-- Start of The records --

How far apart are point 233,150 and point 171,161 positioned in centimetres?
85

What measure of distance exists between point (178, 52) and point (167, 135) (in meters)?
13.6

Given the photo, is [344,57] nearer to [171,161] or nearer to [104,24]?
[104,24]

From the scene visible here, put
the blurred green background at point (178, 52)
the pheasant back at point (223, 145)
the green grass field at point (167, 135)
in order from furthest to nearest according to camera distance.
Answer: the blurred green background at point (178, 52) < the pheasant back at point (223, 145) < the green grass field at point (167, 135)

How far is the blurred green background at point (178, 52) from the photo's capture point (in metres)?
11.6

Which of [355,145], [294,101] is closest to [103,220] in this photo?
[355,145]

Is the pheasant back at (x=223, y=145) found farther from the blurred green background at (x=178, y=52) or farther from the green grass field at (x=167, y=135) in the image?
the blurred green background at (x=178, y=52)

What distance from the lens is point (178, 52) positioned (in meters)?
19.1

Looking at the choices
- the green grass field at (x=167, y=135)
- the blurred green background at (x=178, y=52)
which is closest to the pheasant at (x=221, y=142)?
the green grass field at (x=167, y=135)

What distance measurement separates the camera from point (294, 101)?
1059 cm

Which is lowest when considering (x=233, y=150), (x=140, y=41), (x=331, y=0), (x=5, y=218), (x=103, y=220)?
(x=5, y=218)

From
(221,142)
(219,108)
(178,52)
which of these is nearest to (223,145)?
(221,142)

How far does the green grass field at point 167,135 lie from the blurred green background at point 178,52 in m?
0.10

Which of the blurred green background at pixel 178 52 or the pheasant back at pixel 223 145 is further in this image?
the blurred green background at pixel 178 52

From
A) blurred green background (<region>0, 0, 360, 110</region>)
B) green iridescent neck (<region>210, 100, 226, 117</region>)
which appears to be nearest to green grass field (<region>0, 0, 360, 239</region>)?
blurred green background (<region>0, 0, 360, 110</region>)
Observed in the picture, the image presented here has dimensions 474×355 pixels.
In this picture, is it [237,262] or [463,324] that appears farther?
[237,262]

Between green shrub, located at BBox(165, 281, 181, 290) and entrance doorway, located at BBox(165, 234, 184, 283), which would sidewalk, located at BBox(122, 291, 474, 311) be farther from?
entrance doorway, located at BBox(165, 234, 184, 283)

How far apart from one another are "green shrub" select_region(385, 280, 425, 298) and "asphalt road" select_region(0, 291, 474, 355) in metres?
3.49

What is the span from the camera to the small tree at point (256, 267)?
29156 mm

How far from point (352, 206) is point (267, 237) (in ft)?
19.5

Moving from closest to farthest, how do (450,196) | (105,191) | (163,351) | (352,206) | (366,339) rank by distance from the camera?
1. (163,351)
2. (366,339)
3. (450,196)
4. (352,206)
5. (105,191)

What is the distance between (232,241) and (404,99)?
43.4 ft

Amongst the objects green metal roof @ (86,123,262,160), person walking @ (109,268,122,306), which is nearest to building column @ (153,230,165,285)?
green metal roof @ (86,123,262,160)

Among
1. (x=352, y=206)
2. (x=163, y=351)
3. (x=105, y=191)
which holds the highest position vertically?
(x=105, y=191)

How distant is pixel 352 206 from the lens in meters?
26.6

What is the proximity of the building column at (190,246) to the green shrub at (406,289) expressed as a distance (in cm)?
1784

-- End of The records --

Copy out each line of the listing above that contains the string "entrance". Only matches with the same capitalization count.

Full solution:
Between green shrub, located at BBox(165, 281, 181, 290) and entrance doorway, located at BBox(165, 234, 184, 283), which would sidewalk, located at BBox(122, 291, 474, 311) be farther from?
entrance doorway, located at BBox(165, 234, 184, 283)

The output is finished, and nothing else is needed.